*Short task*: Please copy the entries again, substituting "nearer" for each "closer" and leaving everything else unchanged.

*Stored rows*:
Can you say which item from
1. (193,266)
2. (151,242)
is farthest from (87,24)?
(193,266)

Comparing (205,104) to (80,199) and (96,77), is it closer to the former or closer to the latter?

*The solution*:
Can you say which item from
1. (193,266)
2. (151,242)
is farthest from (87,24)?
(193,266)

Comparing (205,104) to (80,199) and (96,77), is it nearer to the former or nearer to the latter?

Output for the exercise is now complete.